[begin Source passage]

1217 views

Skip to first unread message

Jan 20, 1999, 3:00:00 AM1/20/99

to

My offer of RNG's for C was an invitation to dance;

I did not expect the Tarantella. I hope this post will

stop the music, or at least slow it to a stately dance

for language chauvinists and software police---under

a different heading.

I did not expect the Tarantella. I hope this post will

stop the music, or at least slow it to a stately dance

for language chauvinists and software police---under

a different heading.

In response to a number of requests for good RNG's in

C, and mindful of the desirability of having a variety

of methods readily available, I offered several. They

were implemented as in-line functions using the #define

feature of C.

Numerous responses have led to improvements; the result

is the listing below, with comments describing the

generators.

I thank all the experts who contributed suggestions, either

directly to me or as part of the numerous threads.

It seems necessary to use a (circular) table in order

to get extremely long periods for some RNG's. Each new

number is some combination of the previous r numbers, kept

in the circular table. The circular table has to keep

at least the last r, but possible more than r, numbers.

For speed, an 8-bit index seems best for accessing

members of the table---at least for Fortran, where an

8-bit integer is readily available via integer*1, and

arithmetic on the index is automatically mod 256

(least-absolute-residue).

Having little experience with C, I got out my little

(but BIG) Kernighan and Ritchie book to see if there

were an 8-bit integer type. I found none, but I did

find char and unsigned char: one byte. Furthemore, K&R

said arithmetic on characters was ok. That, and a study

of the #define examples, led me to propose #define's

for in-line generators LFIB4 and SWB, with monster

periods. But it turned out that char arithmetic jumps

"out of character", other than for simple cases such as

c++ or c+=1. So, for safety, the index arithmetic

below is kept in character by the UC definition.

Another improvement on the original version takes

advantage of the comma operator, which, to my chagrin,

I had not seen in K&R. It is there, but only with an

example of (expression,expression). From the advice of

contributors, I found that the comma operator allows

(expression,...,expression,expression) with the

last expression determining the value. That makes it

much easier to create in-line functions via #define

(see SHR3, LFIB4, SWB and FIB below).

The improved #define's are listed below, with a

function to initialize the table and a main program

that calls each of the in-line functions one million

times and then compares the result to what I got with

a DOS version of gcc. That main program can serve

as a test to see if your system produces the same

results as mine.

_________________________________________

|If you run the program below, your output|

| should be seven lines, each a 0 (zero).|

-----------------------------------------

Some readers of the threads are not much interested

in the philosophical aspects of computer languages,

but want to know: what is the use of this stuff?

[end Source passage]
[begin Dataset content]

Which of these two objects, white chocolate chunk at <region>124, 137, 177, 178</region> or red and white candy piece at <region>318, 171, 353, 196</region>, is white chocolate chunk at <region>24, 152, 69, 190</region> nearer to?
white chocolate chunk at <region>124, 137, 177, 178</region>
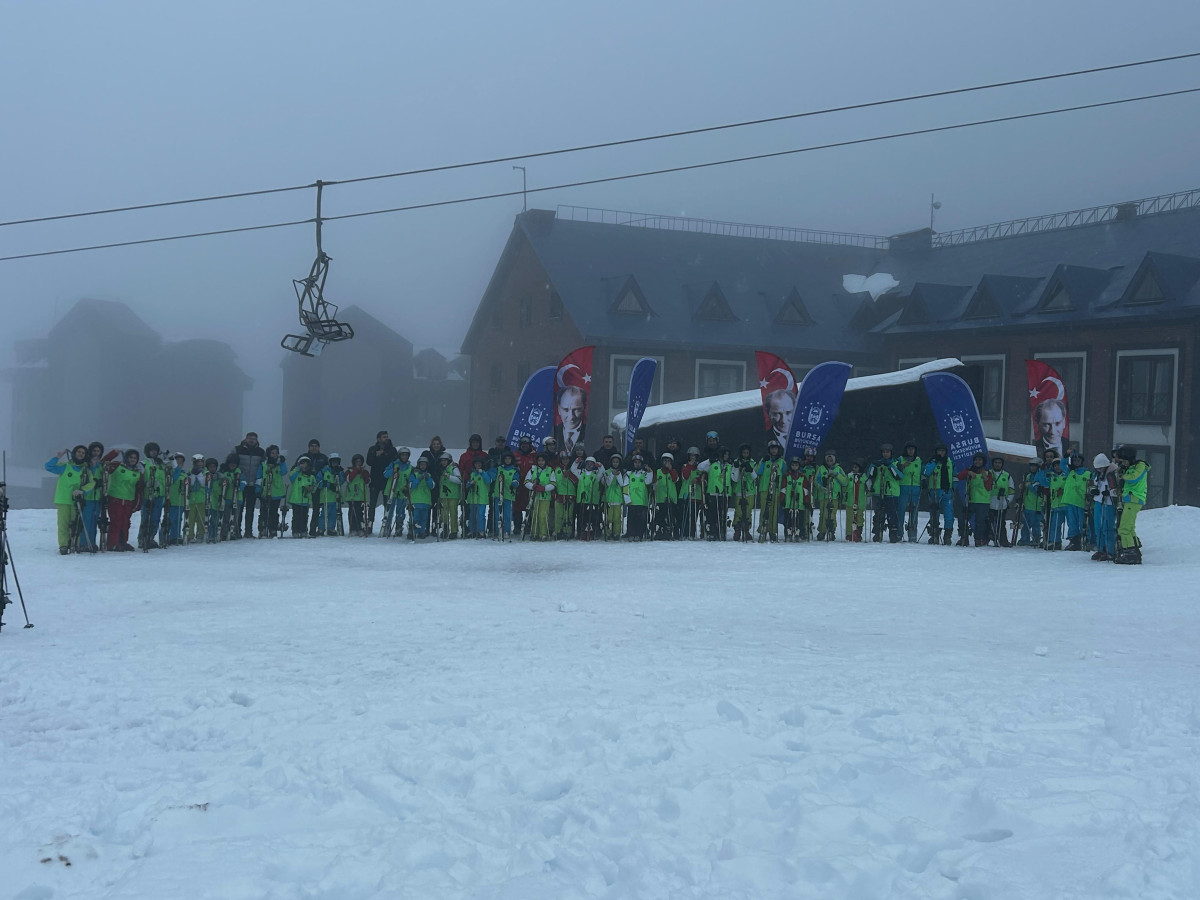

[end Dataset content]

### Exercise directions
According to the post on random number generators in C, why does the comma operator make it easier to create in-line functions via #define? Answer in one to three sentences. These lines come from a separate source.

### Solution to this problem
The comma operator allows a sequence of expressions written as (expression,...,expression,expression). The last expression determines the value. The post says this makes it much easier to create in-line functions via #define.